University faculty and staff, for example: Xiao Kairong, among other teaching colleagues, and Peng ChuanZhong, among Peace Corps support staff--I could go on. Short little Mrs. Niu, who carried a ladder all the way down the hill to my apartment and up four flights of stairs to read my electric meter. (Now that I've caught her doing that, I can spare her the trouble in the future--but the thing is she was trying to spare me trouble.) Before Spring Festival, she invited another foreign teacher and me to join her family for a delicious homecoming dinner for her daughter. Dinner is the wrong word--it was a feast. Any Chinese hostess plies the guest with more delicious food than even a Patton could possibly eat, but this was very special. And it was one of many feasts with this family, and this family is just one of many Chinese families that have been equally hospitable.

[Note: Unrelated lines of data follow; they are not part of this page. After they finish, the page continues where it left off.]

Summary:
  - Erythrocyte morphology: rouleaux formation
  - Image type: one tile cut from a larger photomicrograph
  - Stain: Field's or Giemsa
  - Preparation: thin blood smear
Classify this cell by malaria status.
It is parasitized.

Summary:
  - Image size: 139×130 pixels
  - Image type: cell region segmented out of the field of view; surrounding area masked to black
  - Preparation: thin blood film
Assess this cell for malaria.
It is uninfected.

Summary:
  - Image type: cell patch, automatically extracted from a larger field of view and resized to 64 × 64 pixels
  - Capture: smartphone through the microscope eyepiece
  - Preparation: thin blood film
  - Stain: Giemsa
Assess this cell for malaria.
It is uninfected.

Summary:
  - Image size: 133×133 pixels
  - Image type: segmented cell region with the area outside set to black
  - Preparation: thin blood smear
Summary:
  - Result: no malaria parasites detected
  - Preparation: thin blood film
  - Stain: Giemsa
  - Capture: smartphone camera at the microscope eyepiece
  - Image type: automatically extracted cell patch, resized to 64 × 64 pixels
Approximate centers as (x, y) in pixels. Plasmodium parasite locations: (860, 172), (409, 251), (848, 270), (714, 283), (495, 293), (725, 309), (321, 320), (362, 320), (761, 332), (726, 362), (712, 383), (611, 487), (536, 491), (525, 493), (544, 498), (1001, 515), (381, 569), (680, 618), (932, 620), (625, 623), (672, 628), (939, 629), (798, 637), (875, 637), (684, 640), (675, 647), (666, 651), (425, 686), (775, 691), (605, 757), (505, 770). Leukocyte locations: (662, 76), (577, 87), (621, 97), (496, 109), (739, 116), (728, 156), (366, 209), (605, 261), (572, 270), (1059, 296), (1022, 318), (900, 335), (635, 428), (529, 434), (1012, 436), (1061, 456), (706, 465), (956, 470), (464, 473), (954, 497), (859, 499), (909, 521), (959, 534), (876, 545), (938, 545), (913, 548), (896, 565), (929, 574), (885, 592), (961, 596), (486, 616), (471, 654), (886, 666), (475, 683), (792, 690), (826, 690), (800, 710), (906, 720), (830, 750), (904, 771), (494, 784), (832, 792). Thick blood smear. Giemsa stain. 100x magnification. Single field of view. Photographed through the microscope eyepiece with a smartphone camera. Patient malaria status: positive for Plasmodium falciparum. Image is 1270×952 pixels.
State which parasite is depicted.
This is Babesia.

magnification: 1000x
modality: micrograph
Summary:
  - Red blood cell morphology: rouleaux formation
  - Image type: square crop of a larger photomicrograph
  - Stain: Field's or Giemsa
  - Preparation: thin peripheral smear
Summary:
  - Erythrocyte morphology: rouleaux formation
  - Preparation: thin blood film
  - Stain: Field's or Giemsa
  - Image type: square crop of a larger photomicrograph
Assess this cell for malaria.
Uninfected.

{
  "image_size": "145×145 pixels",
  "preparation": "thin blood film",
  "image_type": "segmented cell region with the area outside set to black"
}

For example, last night, the dean treated all of the foreign teachers to another banquet at a most regal, upscale restaurant--one of many banquets he has hosted on our behalf. He made the rounds, toasting each and every single one of us. I didn't count the dishes, but each dish was a masterpiece, and there were scores of them. Scores. Professor Mu sitting next to me thought I'd like to try one dish that had whizzed by too fast on the lazy Susan, and as is not uncommon, she served me with her chopsticks.  When all was done, she linked arms in the Chinese way and we left the chandeliered room.

For whatever reason, the university decided to upgrade my furniture. It's certainly not what a Peace Corps volunteer would expect. New windows, doors, drapes, wardrobe, bed, desk, end tables, stool, couch, coffee table, more. ( The pieces are immense. And, Mary, there's a new mattress.)

I wonder how the typical Chinese visitor feels when living abroad.